Mitzenmacher, the author of Probability and Computing, has an interesting survey on cookoo hashing. In it there are a number of open research problems that, for those of you with interest, a worth looking over. The 7th is very interesting to me, regarding optimal ways to maintain a hash table in a parallel computing environment.

http://www.eecs.harvard.edu/~michaelm/postscripts/esa2009.pd...

ithayer · on Feb 20, 2011

Every time I've tried comparing cuckoo hashing vs traditional hash algorithms in practice, the time taken to compute the additional hash functions outweighs any gains in performance.

Counter-intuitively, I've also noticed in many cases that using binary search over sorted elements in contiguous memory is actually faster than using a hash table at all.

Has anyone else found this?

tripzilch · on Feb 21, 2011

> the time taken to compute the additional hash functions outweighs any gains in performance.

Sounds like you're using the wrong hash functions.

Are you using secure cryptographic hash functions perchance? (such as MD5, SHA, etc) Because they're not intended for use in data structures.

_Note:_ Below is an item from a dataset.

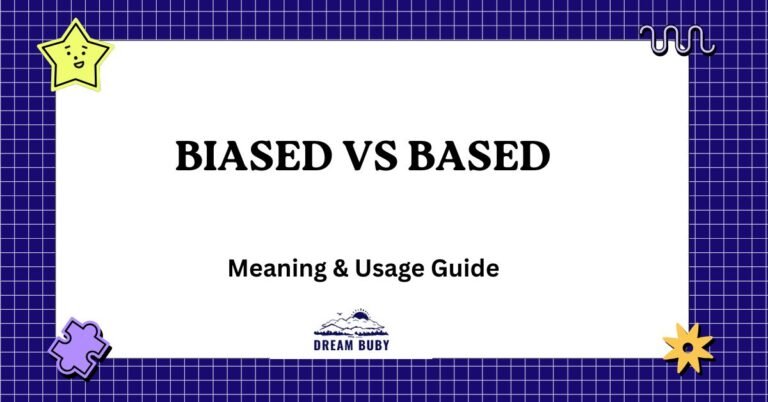 BIASED VS BASED

Meaning & Usage Guide

DREAM BUBY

Most data structure algorithms just require a hash function with good avalanche behaviour and a statistically even bit dispersion. The FNV hash will do this for you with just a MUL and a XOR per byte, which is (rough guess) at least 100 times faster than SHA. FNV hash (http://www.isthe.com/chongo/tech/comp/fnv/) it's super-effective!

leif · on Feb 21, 2011

It very much depends on your hash table implementation, but I'm betting that your hash table is storing pointers to objects stored elsewhere. In this case, an array of elements in contiguous memory will be much faster because of locality. It's sometimes surprising how badly most of the data structures we think about treat caches.

pbewig · on Feb 21, 2011

I almost always prefer some kind of balanced tree to a hash table, because no matter the original specifications, sometime during the development of a program I usually need the elements in order.